TASK INPUTS
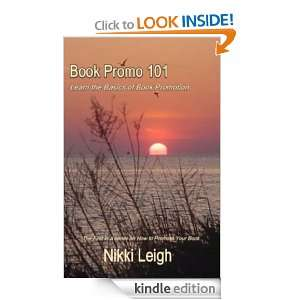 Book Promo 101: Learn the Basics of Book Promotion: Nikki Leigh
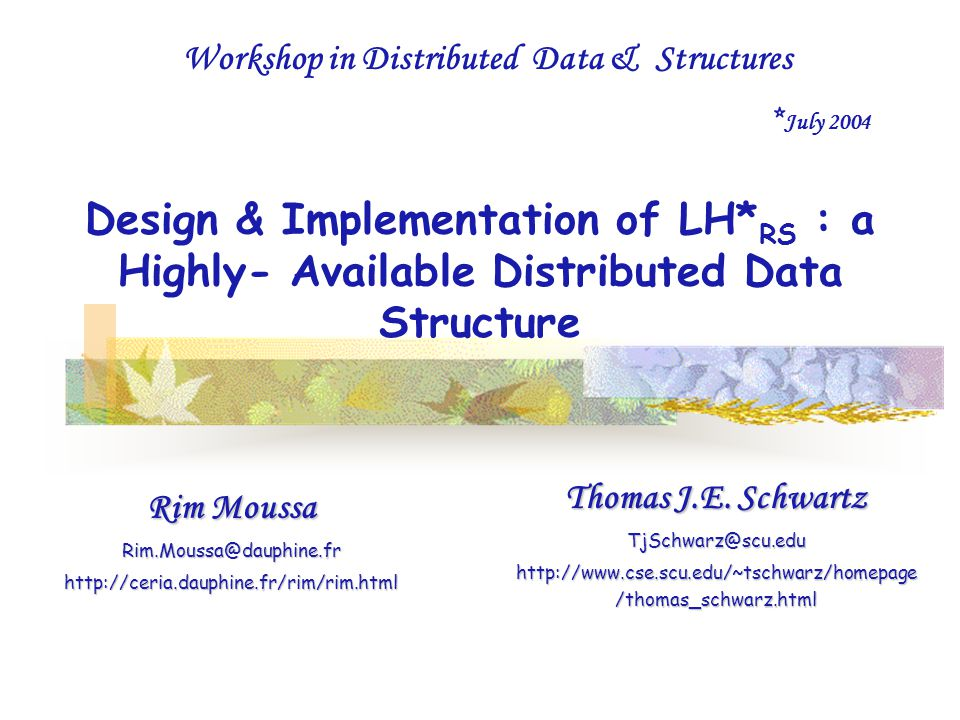Design & Implementation of LH* RS : a Highly- Available Distributed Data Structure Rim Moussa Rim.Moussa@dauphine.frhttp://ceria.dauphine.fr/rim/rim.html Thomas J.E.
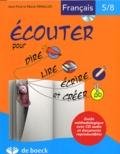 Jean-Paul Swaelus et Marie Swaelus - Ecouter pour dire, lire, écrire et créer - Français 5/8. 1 CD audio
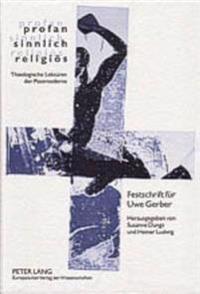 Profan - Sinnlich - Religioes: Theologische Lektueren Der Postmoderne- Festschrift Fuer Uwe Gerber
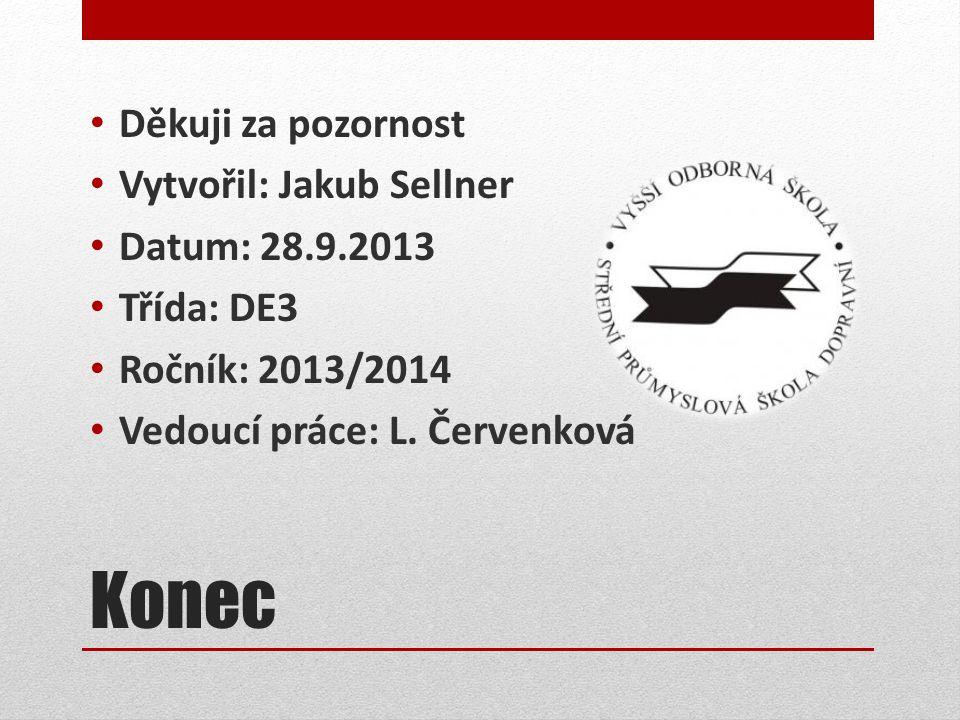 Konec • Děkuji za pozornost • Vytvořil: Jakub Sellner • Datum: 28.9.2013 • Třída: DE3 • Ročník: 2013/2014 • Vedoucí práce: L.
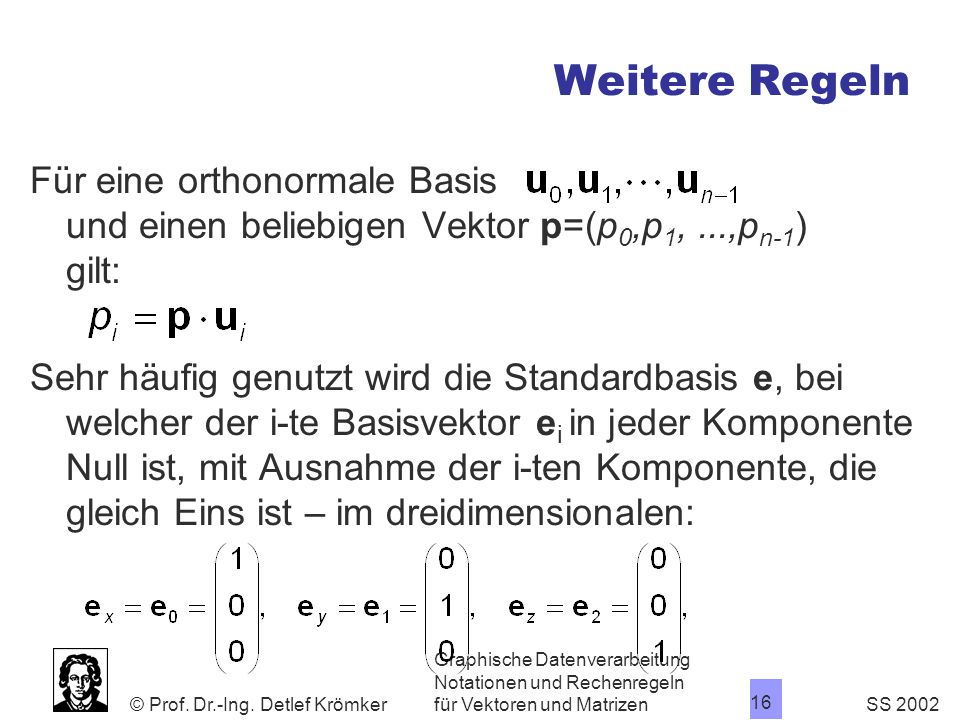 Weitere Regeln Für eine orthonormale Basis und einen beliebigen Vektor p=(p0,p1, ...,pn-1) gilt:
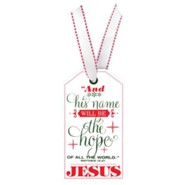 Jesus, Christmas Tag Ornament (Matt. 12:21)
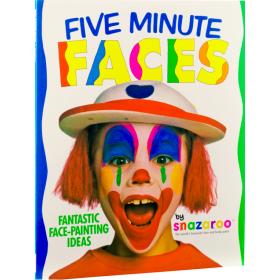 1196030 Five Minutes Faces - Fantastic Face-Painting Ideas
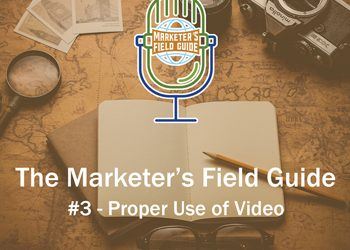 Marketer's Field Guide – The Proper Use of Video in Content Marketing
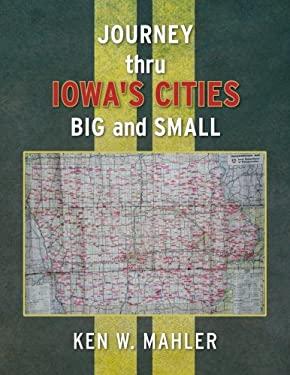 Journey thru Iowa's cities big and small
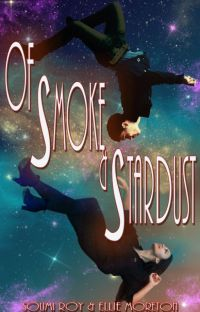 Of Smoke and Stardust [[COMPLETE]]] cover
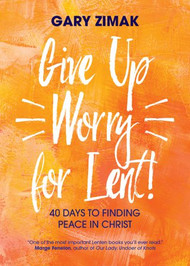 "Catholic author and self-described ""recovering worrier"" Gary Zimak combines practical spirituality, daily scripture readings, and simple action steps to help you kick the worry habit as part of your Lenten renewal. He shows you how to let go of the anxiety-producing areas of life in order to find the lasting peace that comes from trusting God. During the season of Lent, Catholics and other Christians frequently give up something they enjoy as a measure of penance or self-discipline—and often fall back into old habits at the first ""Alleluia!"" In Give Up Worry for Lent!, Zimak offers fellow worriers practical, scripture-centered advice on how to relinquish the need to control the uncontrollable—not just for Lent but for good—and how to find peace in Christ. From Ash Wednesday to Easter Sunday, Zimak guides you to ponder a scripture passage and to apply it to your own life by following four simple steps: read reflect respond pray As you continue to meditate on scripture and practice the simple action steps at the end of each reflection, you will find it easier to replace old worries with new messages of hope and to change your life forever"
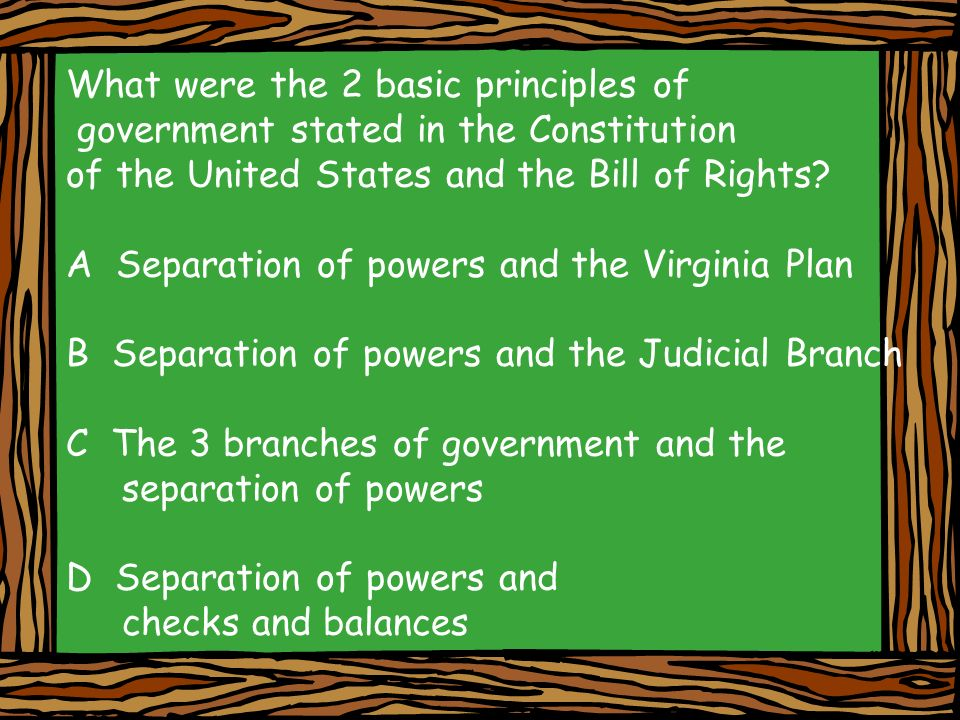 What were the 2 basic principles of government stated in the Constitution of the United States and the Bill of Rights? A Separation of powers and the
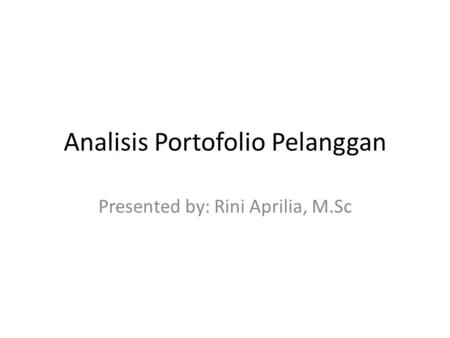 Analisis Portofolio Pelanggan Presented by: Rini Aprilia, M.Sc.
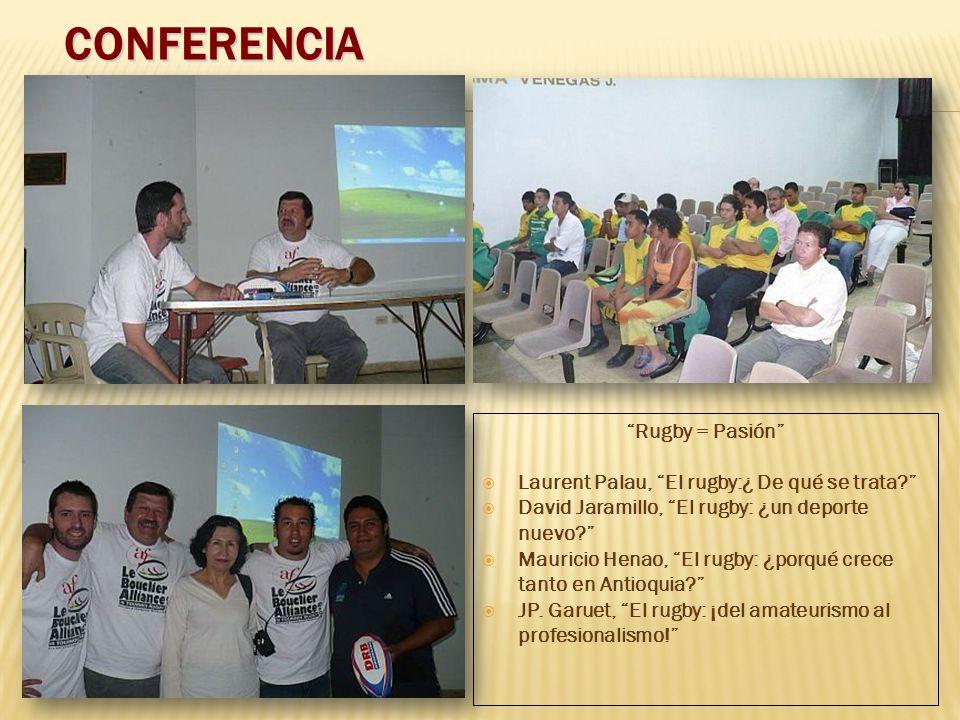 CONFERENCIA Rugby = Pasión Laurent Palau, El rugby:¿ De qué se trata? David Jaramillo, El rugby: ¿un deporte nuevo? Mauricio Henao, El rugby: ¿porqué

HOW TO COMPLETE THIS TASK
Keeping the pictures out, output the records from above exactly and completely.

RESPONSE TO THE TASK
 Book Promo 101: Learn the Basics of Book Promotion: Nikki Leigh
Design & Implementation of LH* RS : a Highly- Available Distributed Data Structure Rim Moussa Rim.Moussa@dauphine.frhttp://ceria.dauphine.fr/rim/rim.html Thomas J.E.
 Jean-Paul Swaelus et Marie Swaelus - Ecouter pour dire, lire, écrire et créer - Français 5/8. 1 CD audio
 Profan - Sinnlich - Religioes: Theologische Lektueren Der Postmoderne- Festschrift Fuer Uwe Gerber
 Konec • Děkuji za pozornost • Vytvořil: Jakub Sellner • Datum: 28.9.2013 • Třída: DE3 • Ročník: 2013/2014 • Vedoucí práce: L.
 Weitere Regeln Für eine orthonormale Basis und einen beliebigen Vektor p=(p0,p1, ...,pn-1) gilt:
 Jesus, Christmas Tag Ornament (Matt. 12:21)
 1196030 Five Minutes Faces - Fantastic Face-Painting Ideas
 Marketer's Field Guide – The Proper Use of Video in Content Marketing
 Journey thru Iowa's cities big and small
 Of Smoke and Stardust [[COMPLETE]]] cover
 "Catholic author and self-described ""recovering worrier"" Gary Zimak combines practical spirituality, daily scripture readings, and simple action steps to help you kick the worry habit as part of your Lenten renewal. He shows you how to let go of the anxiety-producing areas of life in order to find the lasting peace that comes from trusting God. During the season of Lent, Catholics and other Christians frequently give up something they enjoy as a measure of penance or self-discipline—and often fall back into old habits at the first ""Alleluia!"" In Give Up Worry for Lent!, Zimak offers fellow worriers practical, scripture-centered advice on how to relinquish the need to control the uncontrollable—not just for Lent but for good—and how to find peace in Christ. From Ash Wednesday to Easter Sunday, Zimak guides you to ponder a scripture passage and to apply it to your own life by following four simple steps: read reflect respond pray As you continue to meditate on scripture and practice the simple action steps at the end of each reflection, you will find it easier to replace old worries with new messages of hope and to change your life forever"
 What were the 2 basic principles of government stated in the Constitution of the United States and the Bill of Rights? A Separation of powers and the
 Analisis Portofolio Pelanggan Presented by: Rini Aprilia, M.Sc.
 CONFERENCIA Rugby = Pasión Laurent Palau, El rugby:¿ De qué se trata? David Jaramillo, El rugby: ¿un deporte nuevo? Mauricio Henao, El rugby: ¿porqué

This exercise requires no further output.